第十四話 崩れた邸宅
ヴェルナー卿を通して手配した、エミール様の家庭教師から、急な書状が届いたのは、婚約の話が、少しずつ具体化しつつあった、ある午後だった。
「シャルロット様
不躾ながら、ご報告申し上げます。本日、ラントシュタイン男爵家にて、エミール様の授業に伺いましたところ、屋敷全体が、ひどく取り乱した様子でございました。私は、授業どころではなく、早々に、辞去いたしました。
差し出がましいこととは、存じますが、念のため、お耳に入れておきたく」
私は、その書状を、握り締めた。
──何かが、起きた。
私は、すぐに、マリエッタを、呼んだ。
「馬車の用意を。ラントシュタイン男爵家へ、参ります」
「シャルロット様、けれど、お約束もなく……」
「構わないわ。お姉様の様子を、案じているという、体裁で、参ります」
馬車が、ラントシュタイン男爵家の門前に着いたとき、屋敷の中から、割れるような、女の悲鳴じみた声が、漏れ聞こえてきた。
門番は、私の紋章を見て、慌てて、道を、開けた。
「シャルロット様……その、今は、少々……」
「案内は、いらないわ」
私は、声のするほうへ、まっすぐに、歩いた。
玄関の扉を潜ると、応接間から、義姉の金切り声が、廊下いっぱいに、響いていた。
「――この、泥棒猫が!」
陶器の割れる、鋭い音。
私は、開け放たれた扉の陰から、中を、覗いた。
義姉イザベラが、髪を振り乱し、片手に、割れた花瓶の破片を、握り締めていた。

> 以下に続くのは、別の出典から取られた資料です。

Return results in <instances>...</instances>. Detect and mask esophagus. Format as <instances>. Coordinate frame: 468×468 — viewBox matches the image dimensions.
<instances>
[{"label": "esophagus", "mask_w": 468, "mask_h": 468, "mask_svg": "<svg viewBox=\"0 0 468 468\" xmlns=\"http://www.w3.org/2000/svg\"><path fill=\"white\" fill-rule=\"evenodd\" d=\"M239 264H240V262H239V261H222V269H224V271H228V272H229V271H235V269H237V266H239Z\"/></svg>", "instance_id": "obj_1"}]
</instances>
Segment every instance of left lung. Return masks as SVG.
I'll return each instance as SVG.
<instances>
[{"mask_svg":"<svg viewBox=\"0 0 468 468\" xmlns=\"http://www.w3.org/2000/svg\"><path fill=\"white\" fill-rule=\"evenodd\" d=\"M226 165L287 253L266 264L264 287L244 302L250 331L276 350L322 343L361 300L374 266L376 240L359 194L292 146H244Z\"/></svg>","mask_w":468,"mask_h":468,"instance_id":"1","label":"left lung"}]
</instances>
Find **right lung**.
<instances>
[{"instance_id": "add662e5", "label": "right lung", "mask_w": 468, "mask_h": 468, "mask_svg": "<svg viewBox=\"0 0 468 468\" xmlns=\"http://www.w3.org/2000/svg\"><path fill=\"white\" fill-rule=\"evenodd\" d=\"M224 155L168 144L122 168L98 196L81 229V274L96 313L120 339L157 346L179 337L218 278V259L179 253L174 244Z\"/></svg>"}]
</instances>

その足元に、若い女――見覚えのある、屋敷の洗濯女中が、床に、へたり込んで、震えていた。
「イザベラ様、お許しを……お許しを……」
「許す? 何を、許すというの?」
義姉の声は、ヒステリックに、裏返っていた。
「あなたのような、下働きの女が、私の夫に、指一本、触れていいと、誰が、許したの?」
女中は、両手で、顔を、覆うばかりだった。
その傍らの長椅子には、エミールが、襟元を、はだけたまま、うなだれて、座っていた。手にした葡萄酒の杯は、空だった。目の下には、濃い、隈が落ちていた。
「イザベラ……もう、よせ」
エミールの声は、力なく、掠れていた。
「彼女は、悪くない。悪いのは、俺だ」
「悪いのは、あなたじゃないわ」
義姉は、花瓶の破片を、床に、叩きつけた。
「悪いのは、この、身の程を、弁えない女よ!」
義姉は、女中の髪を、掴もうと、手を、伸ばした。
「イザベラ様!」
女中の悲鳴が、上がった。
私は、扉を、開け放った。
「お姉様」
応接間の空気が、一瞬にして、凍りついた。
義姉が、私のほうを、振り返った。
その顔には、もはや、いつもの、優雅な仮面は、欠片も、残っていなかった。目は血走り、髪は乱れ、頬には、涙と怒りの跡が、生々しく、残っていた。
「シャル……なぜ、あなたが、ここに」
「お姉様の、ご様子を、案じて、参りました」
私は、静かに、女中に、目をやった。
「あなたは、下がりなさい」
女中は、震えながら、私に、深く頭を下げると、その一瞬だけ、値踏みするような目をこちらへ向けてから、応接間を、逃げるように、去っていった。
義姉は、私のその一言に、さらに、逆上した。
「シャル、あなたまで、あの女の、味方をするの?」
「お姉様」
私は、扇を、静かに、開いた。
「いったい、どうなさったのですか」
義姉の瞳が、揺れた。
義姉は、叫んだ。
「私は、この人のために、侯爵家の娘の身分まで、捨てて、嫁いだのよ! それなのに、この人は、ろくに努力もしないで、あんな女と、過ごしてばかり……! 汚らわしい!」
私は、義姉を、まっすぐに、見た。
「お姉様。あなたが、本当に、向き合うべきなのは、エミール様でも、あの女性でも、ございません。──あなた自身の、選んだ道でございます」
義姉の手から、力が、抜けた。
握りしめていた花瓶の破片が、からん、と、床に、落ちた。
「エミール様」
私は、代わりに、彼のほうへ、向き直った。
エミールは、顔を、上げた。
その瞳に、ほんの微かな、光が、灯った。
私は、応接間を、辞した。
馬車に戻る道すがら、屋根の下で、先ほどの洗濯女中が、荷物を抱えて、屋敷を出ていく後ろ姿が、見えた。
私は、御者に、声をかけた。
「あの方に、当座の路銀を、お渡しして。行き先が決まらないようなら、王都のエレオノーラ館に、案内してあげて」
「畏まりました」
馬車が、走り出した。
窓の外を、ラントシュタイン男爵邸が、遠ざかっていく。